Thursday, June 14, 2007 - Poughkeepsie Journal
Hudson River Revival addresses global issues
Weekend fest features musical lineup, exhibits, food and more
Canadian singer-songwriter Bruce Cockburn some time ago was driving from St. Louis to Kansas City on his way to Los Angeles through a landscape that featured not much more than rolling hills and billboards.
Along with anti-abortion billboards and billboards advertising sex clubs, there was one for tattoos that really caught Cockburn's eye.
"It said, 'Mike's Tattoos, Done While You Wait,' " Cockburn recalled this week during a telephone interview with the Journal. "I thought, 'That's got to be in a song.' "

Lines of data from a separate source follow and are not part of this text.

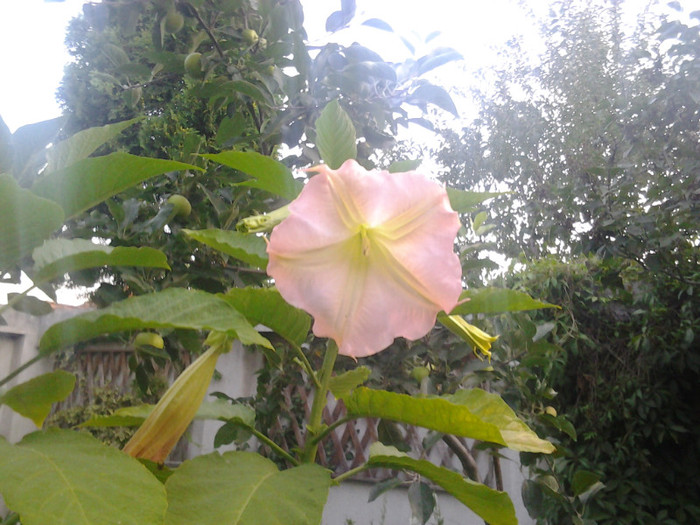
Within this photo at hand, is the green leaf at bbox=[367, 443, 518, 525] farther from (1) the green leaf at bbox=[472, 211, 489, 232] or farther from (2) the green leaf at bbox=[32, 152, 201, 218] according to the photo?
(1) the green leaf at bbox=[472, 211, 489, 232]

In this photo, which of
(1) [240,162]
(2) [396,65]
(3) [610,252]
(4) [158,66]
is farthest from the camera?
(3) [610,252]

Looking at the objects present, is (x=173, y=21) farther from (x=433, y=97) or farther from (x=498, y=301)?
(x=498, y=301)

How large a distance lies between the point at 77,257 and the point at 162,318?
15 centimetres

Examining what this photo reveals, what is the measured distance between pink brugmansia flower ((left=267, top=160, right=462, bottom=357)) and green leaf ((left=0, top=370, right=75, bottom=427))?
267mm

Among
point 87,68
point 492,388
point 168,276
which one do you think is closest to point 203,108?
point 87,68

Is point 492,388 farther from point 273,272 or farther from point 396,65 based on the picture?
point 273,272

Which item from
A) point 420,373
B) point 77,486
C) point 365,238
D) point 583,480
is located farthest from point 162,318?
point 583,480

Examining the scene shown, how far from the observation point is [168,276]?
126cm

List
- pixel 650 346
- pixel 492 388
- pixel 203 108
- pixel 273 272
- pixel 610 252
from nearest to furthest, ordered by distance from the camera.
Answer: pixel 273 272 → pixel 492 388 → pixel 610 252 → pixel 650 346 → pixel 203 108

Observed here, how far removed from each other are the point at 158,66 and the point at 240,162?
3.82 feet

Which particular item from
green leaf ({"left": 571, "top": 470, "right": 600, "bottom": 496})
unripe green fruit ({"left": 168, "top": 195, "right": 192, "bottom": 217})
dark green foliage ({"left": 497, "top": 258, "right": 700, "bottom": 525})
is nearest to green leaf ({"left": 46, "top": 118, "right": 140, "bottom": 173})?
unripe green fruit ({"left": 168, "top": 195, "right": 192, "bottom": 217})

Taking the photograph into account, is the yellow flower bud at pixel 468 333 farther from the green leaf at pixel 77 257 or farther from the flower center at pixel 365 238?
the green leaf at pixel 77 257

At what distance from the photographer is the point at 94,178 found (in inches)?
22.0

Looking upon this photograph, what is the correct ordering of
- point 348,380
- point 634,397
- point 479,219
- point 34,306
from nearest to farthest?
point 348,380 → point 34,306 → point 479,219 → point 634,397
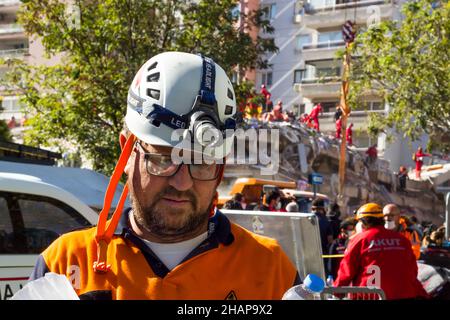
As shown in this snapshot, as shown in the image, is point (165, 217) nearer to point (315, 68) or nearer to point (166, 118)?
point (166, 118)

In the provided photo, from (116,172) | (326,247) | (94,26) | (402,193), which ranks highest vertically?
(94,26)

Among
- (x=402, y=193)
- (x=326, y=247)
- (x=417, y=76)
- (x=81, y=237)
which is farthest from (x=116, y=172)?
(x=402, y=193)

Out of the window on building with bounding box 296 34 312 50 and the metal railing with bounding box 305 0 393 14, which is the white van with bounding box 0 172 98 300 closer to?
the metal railing with bounding box 305 0 393 14

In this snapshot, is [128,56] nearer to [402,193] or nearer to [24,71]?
[24,71]

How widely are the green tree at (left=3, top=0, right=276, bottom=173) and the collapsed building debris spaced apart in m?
7.91

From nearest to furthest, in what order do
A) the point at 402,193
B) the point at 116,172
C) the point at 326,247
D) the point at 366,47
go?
1. the point at 116,172
2. the point at 326,247
3. the point at 366,47
4. the point at 402,193

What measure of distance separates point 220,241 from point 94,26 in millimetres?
12408

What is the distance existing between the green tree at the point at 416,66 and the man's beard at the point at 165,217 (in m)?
14.3

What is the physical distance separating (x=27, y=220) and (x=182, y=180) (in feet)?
11.9

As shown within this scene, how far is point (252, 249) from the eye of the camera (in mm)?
2199

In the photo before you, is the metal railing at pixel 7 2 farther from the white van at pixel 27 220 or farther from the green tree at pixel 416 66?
the white van at pixel 27 220

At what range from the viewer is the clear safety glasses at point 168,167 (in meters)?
2.10

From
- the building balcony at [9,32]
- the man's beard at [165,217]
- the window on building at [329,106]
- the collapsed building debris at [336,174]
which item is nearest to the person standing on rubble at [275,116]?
the collapsed building debris at [336,174]
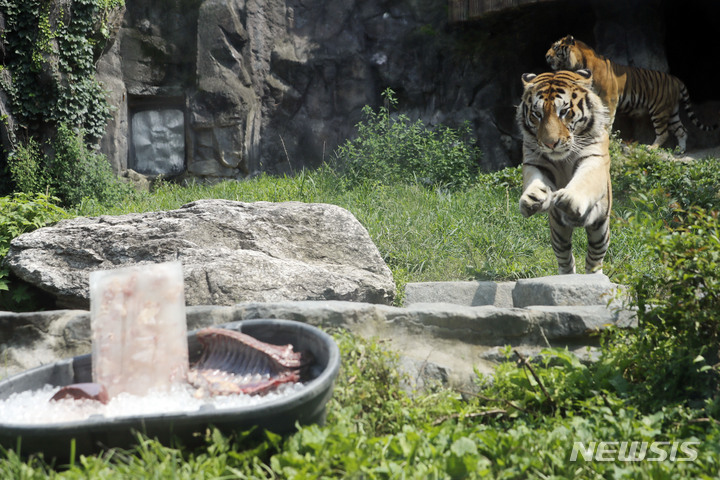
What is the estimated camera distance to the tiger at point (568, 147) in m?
4.21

That image found its way into a song, "Life Short Call Now," the title track of Cockburn's most recent record. The song and album title, Cockburn said, draw inspiration from the "infomercial" society some of us live in, but was also written while he was between relationships.
"There was nobody lining up to call me," he said. "I thought, 'Somebody is out there that can offer an alternative to the loneliness of the road.' As it turns out, there was."
The long road Cockburn has traveled will lead him to the Hudson Valley Sunday, when the guitarist is set to perform solo at the the 41st Clearwater Festival, an annual gathering at Croton Point Park in Westchester.
The Poughkeepsie-based environmental organization Clearwater was founded by Fishkill resident and folksinger Pete Seeger to raise awareness of environmental challenges facing the Hudson River. The festival runs Saturday and Sunday, with a wide range of activities and music by the Cowboy Junkies, Leo Kottke and Seeger, whom Cockburn called "a moral and musical influence ... on the American scene."
"We've been trying to get Bruce for a long time," said festival director Ron Aja. "He is one of the kindred spirits. He cares about the world, he cares about the environment."
Cockburn has over his decades-long career addressed in song many of the issues Clearwater has tackled - nuclear power, clean water and mankind's overall destruction of the environment, among them.
Cockburn, in his music, also addresses intimate personal relationships, as well as far-reaching global issues like the fallout of war. The release of "Life Short Call Now" followed a trip he took to Iraq after the U.S. invasion.
Similar journeys Cockburn has taken to Nepal and Nicaragua have also inspired songs, and his albums serve as something of a diary of his journeys. He could play those songs Sunday at Clearwater, when the woven, meditative finger-picking that is a staple of his guitar playing will be punctuated by singing that moves effortlessly between a roar, a quiver and a whisper.
Cockburn recently traveled to Venezuela and was there for that country's elections.
"There is a sense of people being drunk with hope," he said. "The hope was there and it was really exciting."
Cockburn, however, hasn't written any songs about the trip.
But, "You never know," he said. "... I took a lot of notes, as I generally do when I go on a trip."
Cockburn's performance in Westchester will put him on the shores of a river polluted by a global corporation, General Electric; and several miles from a nuclear power plant - Indian Point - that has generated a lot of controversy. Both the river and the power plant could easily end up in a Cockburn song.
"The imagery is powerful," he said. "... It seems appropriate for me to play an event like this."
At the heart of this man, though, along with the issues he sings about, is the music. Truly, Cockburn and Seeger are, as Aja put it, "kindred spirits."
"Pete Seeger," Cockburn said, "is an unimpeachable image of integrity."